The name "lime fire" stemmed from the fact that the smoke form the shape of a lime.

==Progression==

The Lime Fire was reported on September 4, 2019, around 11:30 a.m., west of Interstate 5 and north of Highway 96 in the Lime Gulch area of Klamath National Forest, about 10 miles north of Yreka. The fire was started by a lightning strike during a thunderstorm on Cottonwood Peak. Fire activity was erratic and hard to control, given that aviation support was moved to another, larger fire.

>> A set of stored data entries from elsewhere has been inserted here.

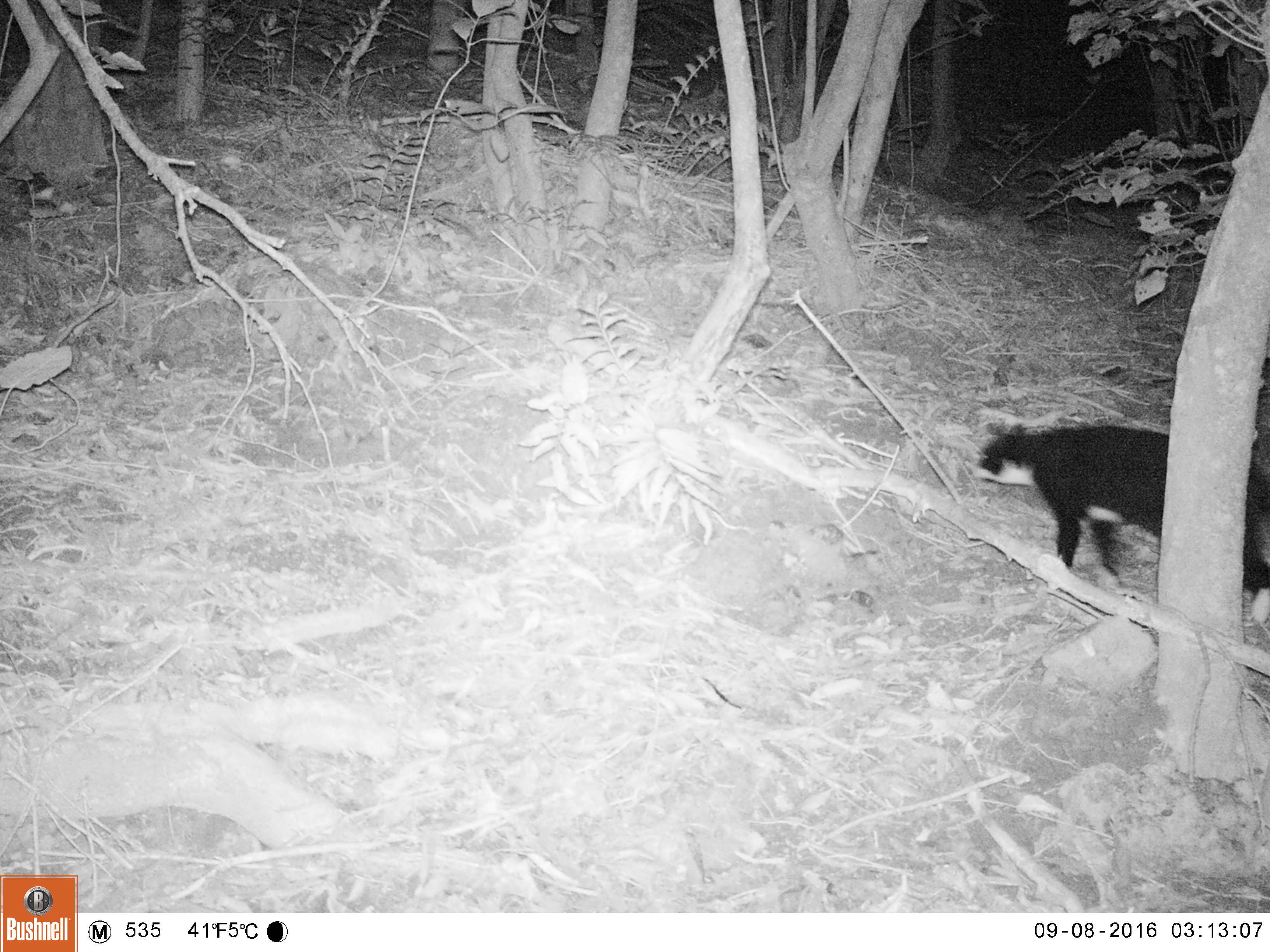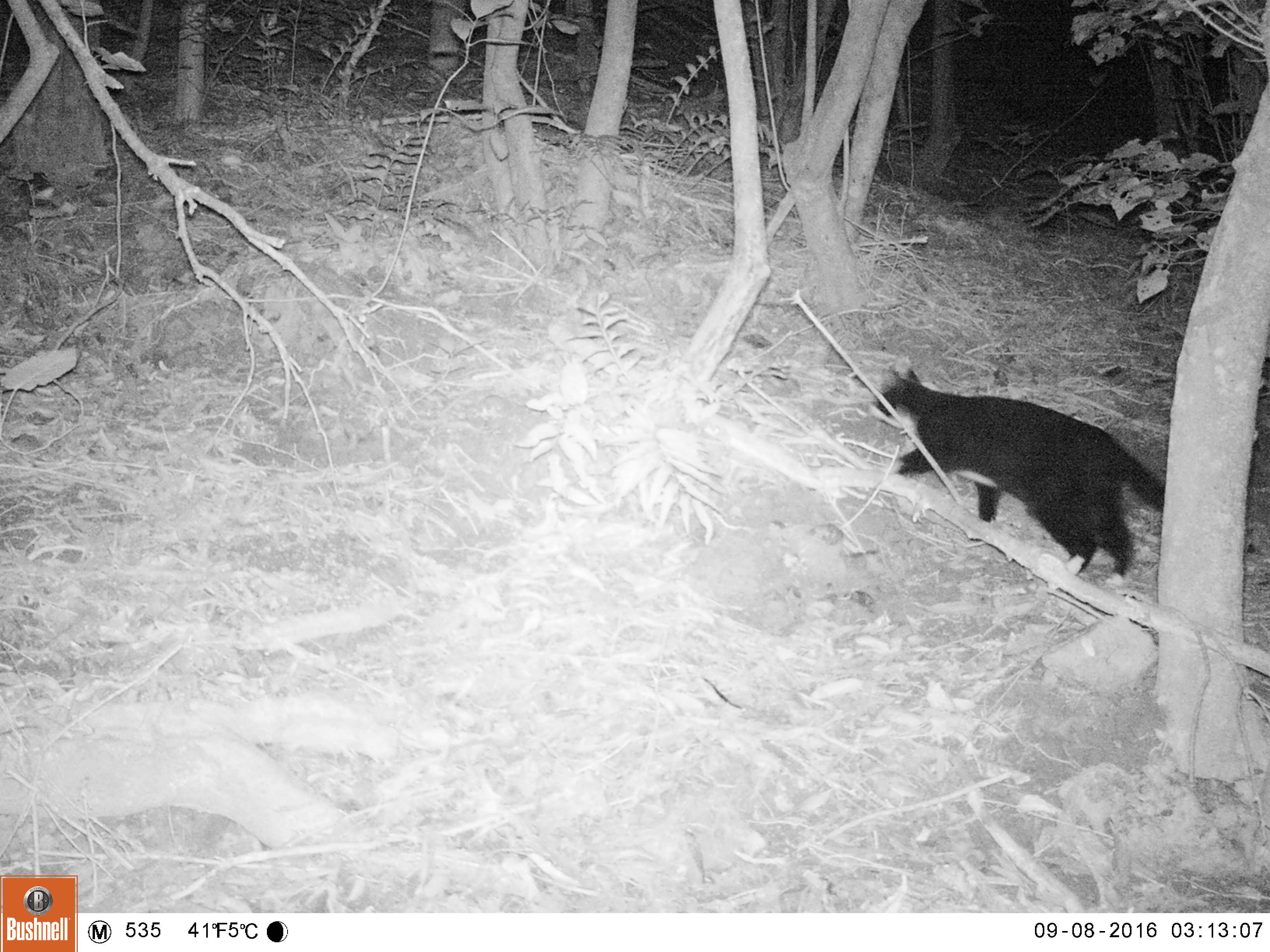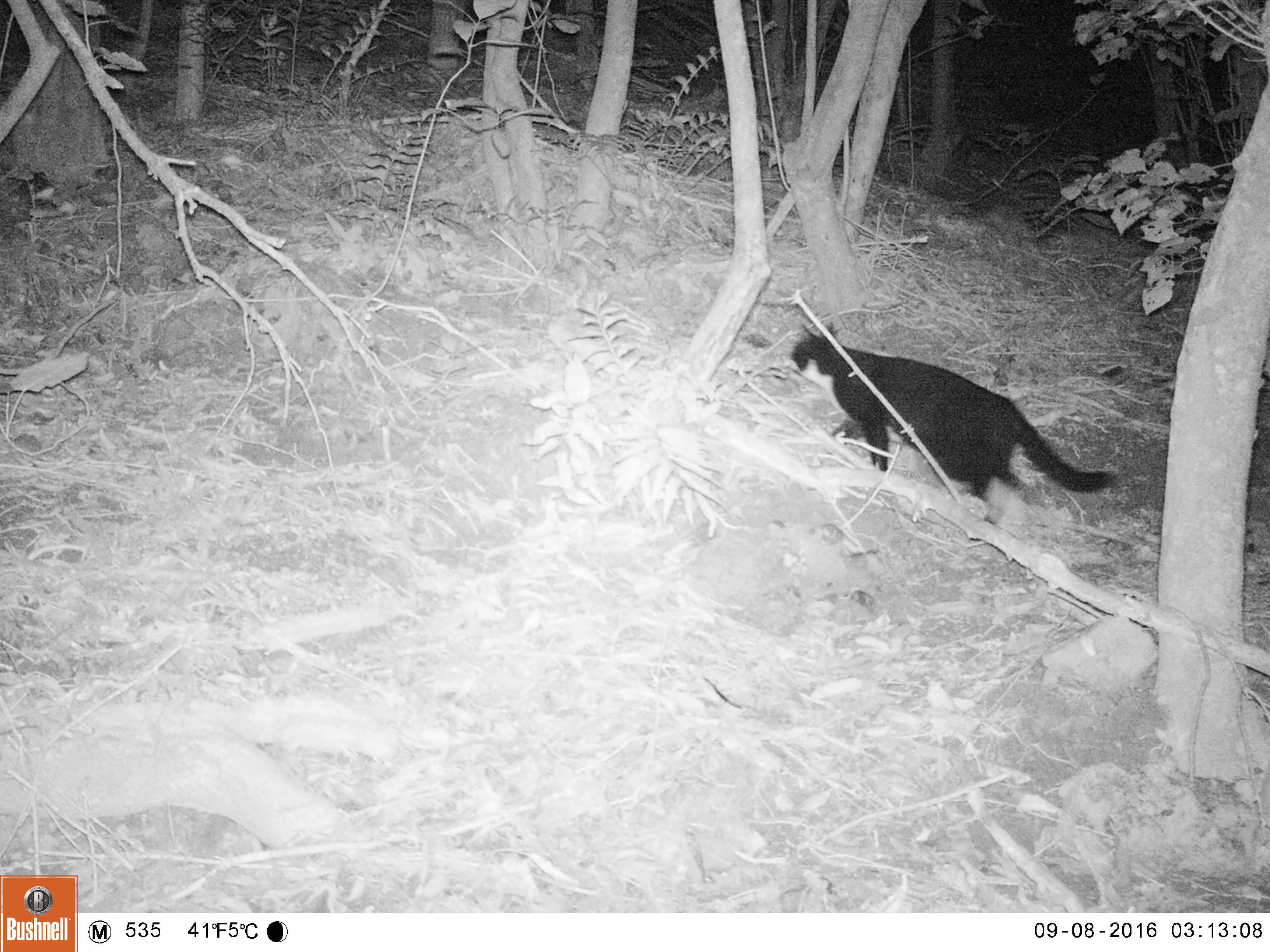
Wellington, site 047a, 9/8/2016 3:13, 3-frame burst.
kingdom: Animalia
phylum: Chordata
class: Mammalia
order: Carnivora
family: Felidae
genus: Felis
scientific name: Felis catus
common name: cat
Cat (Felis catus).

Fire crews struggled to access the area of the fire, due to the extremely steep terrain, heavy fuels (dry brush and grass), and strong afternoon winds. On September 7, evacuation warnings were put in place for residences adjacent to the fire area. By September 8, an incident management team was onsite and suppression efforts continued. Helicopters and airplanes began dropping water and fire retardant. The fire and large columns of smoke became visible to drivers along Highway 96 and Interstate 5, the latter specifically in areas north of Yreka.

National Forest land in footprint of the Lime Fire were closed in the Happy Camp/Oak Knoll Ranger District on September 12. On September 17, the Lime Fire burned 1,872 acre and was 96 percent contained.

==Effects==

The Lime Fire threatened private timberlands and scattered residences in the area. A portion of National Forest land was closed to public use and residences near the burn area were under mandatory evacuation: on September 11, areas of Klamath National Forest were closed to the public, including the Happy Camp/Oak Knoll Ranger District and portions of the Klamath River, Empire Creek Road, Empire Creek, and all forest service roads in the Lime Fire Closure Area.